Extrait à lire –
───
Su Shi arrive à Hangzhou au printemps 1089 et y demeure jusqu’à l’hiver 1091, où il est rappelé à la cour. Cette période, qui ne dure pas tout à fait deux ans, il la passera à mettre en œuvre des secours dans la préfecture de Hangzhou, sinistrée par des calamités naturelles et menacée par des pénuries et par la famine, année après année. Au delà de 1091, malgré son retour à la capitale, la crise de subsistance qui touche Hangzhou et le Zhexi n’est toujours pas terminée et Su Shi continue de s’en préoccuper. Cette famine se déroule dans le contexte historique particulier de la période post-réformes.
Les nouvelles réformes, xinfa 新法, sont instituées sous le gouvernement du premier ministre Wang Anshi 王安石 (1021-1086), à partir de 1069, alors que l’empereur Shenzong 神宗 (r. 1067-1085) est au pouvoir. Les ères Xining(1068-1077) et Yuanfeng(1078-1085) sont ainsi des périodes marquées par d’intenses luttes de factions entre les réformateurs menés par Wang Anshi et les anti-réformateurs menés par Sima Guang 司馬光 (1019-1086). En effet, les nouvelles réformes fiscales visaient à diminuer les dépenses de l’État et à fixer des impôts plus justes, en allégeant notamment les charges pesant sur la paysannerie et en revenant sur les privilèges des plus aisés. Les nouvelles lois furent très impopulaires et bien qu’elles permirent de renflouer les caisses de l’État, elles contribuèrent également au surendettement de très nombreux paysans, contraints à la fuite ou à l’expropriation, à la baisse importante des revenus des marchands et des propriétaires fonciers et entraînèrent une crise économique généralisée, aggravée par les difficultés climatiques et les calamités régulières.
Cependant, la motivation principale des nouvelles réformes était de financer l’effort militaire voulu par l’empereur Shenzong qui souhaitait revenir sur le traité de Chanyuan 澶淵 之盟 (1005) et récupérer les préfectures Yan et Yun (Hebei) des mains des Liao. Les Song entrèrent également en guerre avec les Tangut de l’État Xi Xia entre 1081 et 1086. En 1081, lorsque la mère du souverain Tangut Bingchang 秉常 (r. 1068-1086) s’empare du pouvoir, les Song en profitent pour déclarer une guerre visant à l’anéantissement total du royaume Xi Xia . Le conflit s’avéra très coûteux mais aussi particulièrement fatal du côté Song qui perdit de nombreux soldats, dont six cent mille en tout rien que lors des combats de Lingzhou 靈州 (1081) et Yongle 永 樂 (1082) . Très coûteuse mais aussi dangereuse car elle menaçait l’équilibre aux frontières et l’harmonie des relations avec les puissances étrangères nordiques, la politique militaire en vigueur durant le règne de Shenzong est abolie dès la mort de celui-ci. Les Song négocient la paix avec les Tangut entre 1086 et 1089, mais ne restituent pas tous les territoires réclamés par les Tangut, dont Lanzhou (dans le Gansu actuel), qui demeurent l’objet de conflits entre les deux pays durant toute l’ère Yuanyou. En conséquence, les Song subissent régulièrement des raids de la part des Tangut, ce qui soumet l’empire Song à une pression militaire sur ses frontières du nord qui se traduit par une pression fiscale sur le reste de l’empire. Etienne Balazs souligne par ailleurs le paradoxe de la politique des Song : cette dernière entretient une armée nombreuse (plus d’un million d’hommes) et « inutilisable » , dont l’entretien entraîne des coûts démesurés, tout en fournissant des tributs aux royaumes septentrionaux afin de s’assurer la paix, une paix somme toute peu chère payée en comparaison de l’entretien d’une armée.
───
Données fournies –
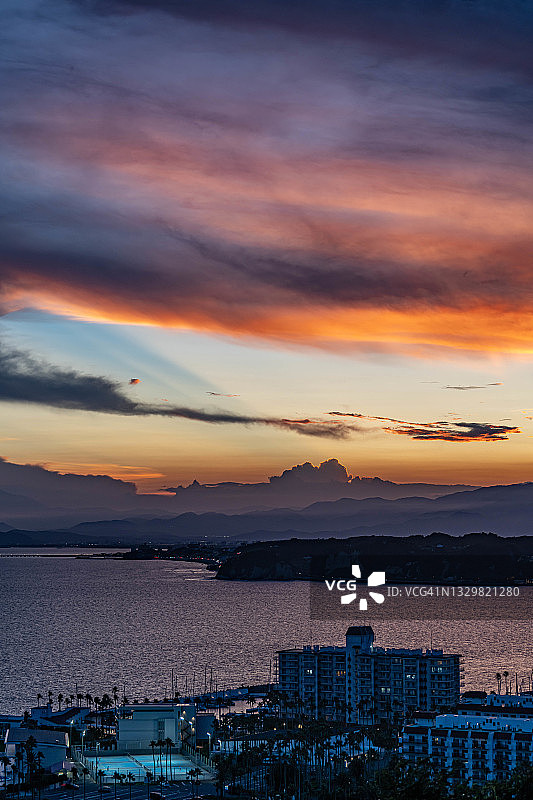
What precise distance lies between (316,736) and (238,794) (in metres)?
8.26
───
Court exercice –
Pouvez-vous transcrire mot pour mot le passage de l'extrait sur Su Shi à Hangzhou qui commence par « Su Shi arrive » et se poursuit jusqu'à « la période post-réformes. » ?

Corrigé –
Su Shi arrive à Hangzhou au printemps 1089 et y demeure jusqu’à l’hiver 1091, où il est rappelé à la cour. Cette période, qui ne dure pas tout à fait deux ans, il la passera à mettre en œuvre des secours dans la préfecture de Hangzhou, sinistrée par des calamités naturelles et menacée par des pénuries et par la famine, année après année. Au delà de 1091, malgré son retour à la capitale, la crise de subsistance qui touche Hangzhou et le Zhexi n’est toujours pas terminée et Su Shi continue de s’en préoccuper. Cette famine se déroule dans le contexte historique particulier de la période post-réformes.